«Caro Di Maio, la dignità è nel lavoro: il suo decreto lo ostacola»

Il presidente di Confartigianato Veneto Agostino Bonomo, in una lettera ai parlamentari veneti intitolata “La dignità è nel lavoro“, chiede degli emendamenti specifici al Decreto Dignità: «abolire le causali per la proroga nei primi 12 mesi e per i rinnovi; mantenere la normativa in essere per i contratti a termine in corso; abolire l’innalzamento del limite minimo e massimo dell’indennità risarcitoria nel caso di illegittimità del licenziamento, riportandole alle misure presenti negli altri stati europei. Si rafforza – aggiunge Bonomo – il nesso tra l’insofferenza verso una normativa nazionale che continua con soluzione a taglia unica e la necessità che prosegua il processo di autonomia veneta, ora in una fase cruciale, come dichiarato dallo stesso Presidente Zaia».

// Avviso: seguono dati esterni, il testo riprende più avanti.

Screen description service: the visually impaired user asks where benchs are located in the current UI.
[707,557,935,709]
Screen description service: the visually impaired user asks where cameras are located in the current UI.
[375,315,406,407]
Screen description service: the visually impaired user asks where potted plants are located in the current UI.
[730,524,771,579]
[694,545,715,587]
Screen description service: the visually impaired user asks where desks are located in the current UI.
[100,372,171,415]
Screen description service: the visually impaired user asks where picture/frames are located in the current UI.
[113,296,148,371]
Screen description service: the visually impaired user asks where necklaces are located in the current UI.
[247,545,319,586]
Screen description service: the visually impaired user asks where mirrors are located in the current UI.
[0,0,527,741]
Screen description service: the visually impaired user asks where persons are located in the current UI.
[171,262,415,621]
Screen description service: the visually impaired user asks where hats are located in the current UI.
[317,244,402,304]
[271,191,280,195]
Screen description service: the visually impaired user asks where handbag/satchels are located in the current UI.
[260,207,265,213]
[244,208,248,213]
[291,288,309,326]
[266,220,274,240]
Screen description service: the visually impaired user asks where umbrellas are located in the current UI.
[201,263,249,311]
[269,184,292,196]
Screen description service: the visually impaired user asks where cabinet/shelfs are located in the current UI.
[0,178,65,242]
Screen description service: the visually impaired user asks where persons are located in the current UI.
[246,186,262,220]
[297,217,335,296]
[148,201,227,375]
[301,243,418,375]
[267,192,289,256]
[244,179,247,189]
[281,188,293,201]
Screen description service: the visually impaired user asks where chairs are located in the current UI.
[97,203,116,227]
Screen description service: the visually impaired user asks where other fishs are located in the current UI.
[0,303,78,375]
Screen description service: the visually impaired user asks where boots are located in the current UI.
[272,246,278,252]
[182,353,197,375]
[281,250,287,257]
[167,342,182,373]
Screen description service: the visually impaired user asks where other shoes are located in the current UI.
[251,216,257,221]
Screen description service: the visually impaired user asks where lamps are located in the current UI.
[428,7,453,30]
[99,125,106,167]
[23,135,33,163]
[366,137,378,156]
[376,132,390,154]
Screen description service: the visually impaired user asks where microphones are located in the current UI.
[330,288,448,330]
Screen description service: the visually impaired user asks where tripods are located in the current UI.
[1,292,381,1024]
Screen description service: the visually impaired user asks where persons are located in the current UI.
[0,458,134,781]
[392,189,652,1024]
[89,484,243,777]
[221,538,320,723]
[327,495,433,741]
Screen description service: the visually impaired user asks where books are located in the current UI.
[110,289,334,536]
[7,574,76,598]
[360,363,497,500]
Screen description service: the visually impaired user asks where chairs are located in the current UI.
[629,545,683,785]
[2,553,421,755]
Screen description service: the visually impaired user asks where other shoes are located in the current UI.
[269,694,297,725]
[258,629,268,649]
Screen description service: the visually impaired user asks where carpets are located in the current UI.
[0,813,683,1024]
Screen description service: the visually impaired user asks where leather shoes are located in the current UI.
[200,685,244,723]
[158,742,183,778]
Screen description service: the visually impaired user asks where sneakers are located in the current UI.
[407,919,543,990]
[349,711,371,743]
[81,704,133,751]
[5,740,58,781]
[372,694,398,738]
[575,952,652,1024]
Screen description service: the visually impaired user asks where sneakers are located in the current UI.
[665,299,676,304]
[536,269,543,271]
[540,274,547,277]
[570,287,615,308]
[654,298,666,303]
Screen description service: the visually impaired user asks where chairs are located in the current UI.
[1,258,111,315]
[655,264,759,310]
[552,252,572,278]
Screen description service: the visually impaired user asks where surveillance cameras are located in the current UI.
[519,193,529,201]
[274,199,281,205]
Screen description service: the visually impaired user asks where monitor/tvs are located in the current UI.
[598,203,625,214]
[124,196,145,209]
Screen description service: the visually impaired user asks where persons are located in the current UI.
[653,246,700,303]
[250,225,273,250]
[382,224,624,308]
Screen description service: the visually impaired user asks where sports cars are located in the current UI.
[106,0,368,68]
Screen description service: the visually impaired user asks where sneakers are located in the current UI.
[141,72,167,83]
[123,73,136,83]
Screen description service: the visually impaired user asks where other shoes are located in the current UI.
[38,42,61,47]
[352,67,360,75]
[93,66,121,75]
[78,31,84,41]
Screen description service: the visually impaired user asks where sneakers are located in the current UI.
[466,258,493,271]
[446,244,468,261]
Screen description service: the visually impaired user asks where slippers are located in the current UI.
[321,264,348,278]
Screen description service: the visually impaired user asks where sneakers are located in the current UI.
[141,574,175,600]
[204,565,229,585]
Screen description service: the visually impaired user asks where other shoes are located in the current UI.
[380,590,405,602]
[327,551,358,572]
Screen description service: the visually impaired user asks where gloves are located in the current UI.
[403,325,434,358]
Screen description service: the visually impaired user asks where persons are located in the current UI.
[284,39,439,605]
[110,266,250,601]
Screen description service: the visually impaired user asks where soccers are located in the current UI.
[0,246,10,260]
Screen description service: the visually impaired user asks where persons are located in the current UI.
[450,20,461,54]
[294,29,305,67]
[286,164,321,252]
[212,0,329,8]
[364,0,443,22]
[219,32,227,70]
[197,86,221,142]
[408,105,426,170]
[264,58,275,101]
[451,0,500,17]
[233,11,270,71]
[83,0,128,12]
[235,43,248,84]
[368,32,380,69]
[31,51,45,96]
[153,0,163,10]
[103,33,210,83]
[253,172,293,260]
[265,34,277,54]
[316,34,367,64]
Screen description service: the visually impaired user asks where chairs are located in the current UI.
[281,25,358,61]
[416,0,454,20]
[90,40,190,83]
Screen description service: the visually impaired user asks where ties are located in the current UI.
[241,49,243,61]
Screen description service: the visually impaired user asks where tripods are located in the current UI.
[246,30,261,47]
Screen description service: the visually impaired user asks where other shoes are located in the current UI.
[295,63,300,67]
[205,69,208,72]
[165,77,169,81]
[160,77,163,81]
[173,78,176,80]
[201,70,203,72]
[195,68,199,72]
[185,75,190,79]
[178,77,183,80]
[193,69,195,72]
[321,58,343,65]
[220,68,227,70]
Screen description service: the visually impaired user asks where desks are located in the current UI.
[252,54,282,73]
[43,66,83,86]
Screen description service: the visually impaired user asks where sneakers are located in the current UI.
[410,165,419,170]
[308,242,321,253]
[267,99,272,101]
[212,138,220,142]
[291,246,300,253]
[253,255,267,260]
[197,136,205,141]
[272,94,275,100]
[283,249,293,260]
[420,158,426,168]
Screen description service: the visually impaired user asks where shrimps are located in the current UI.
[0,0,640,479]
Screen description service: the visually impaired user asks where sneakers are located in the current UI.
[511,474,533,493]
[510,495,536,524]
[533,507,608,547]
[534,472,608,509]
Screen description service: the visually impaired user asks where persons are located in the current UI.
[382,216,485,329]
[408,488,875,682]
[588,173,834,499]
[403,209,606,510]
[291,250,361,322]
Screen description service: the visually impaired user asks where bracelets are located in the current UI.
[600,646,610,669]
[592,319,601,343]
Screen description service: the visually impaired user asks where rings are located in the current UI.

«Il Decreto Dignità – dichiara Bonomo nella lettera – è un attacco a chi ogni giorno si preoccupa di fare impresa creando lavoro a beneficio del proprio Paese e del territorio. Non è certo una misura di rilancio economico, che aiuti le imprese a intercettare gli spazi di ripresa e che vada nel segno di una stabilizzazione dell’occupazione. Il Decreto – scrive Bonomo – segna un passo indietro nelle politiche per il lavoro in quanto emergono pregiudizi verso le imprese e verso il lavoro vero; introduce nuovi costi ed ostacoli all’accesso al lavoro; agisce aumentando la rigidità in uscita anziché accelerare la riforma, in chiave regionale, delle politiche attive. Tutto ciò rischia di produrre elementi di dissuasione per nuove assunzioni a termine, scelta cui le aziende saranno costrette per evitare il rischio di contenzioso a seguito della prima proroga. Introduce inoltre elementi di precarietà nella gestione aziendale. Gli annunci in tema di possibile reinserimento dei voucher – conclude Bonomo – ripropongono infine discriminazioni tra settori che pensavamo superate».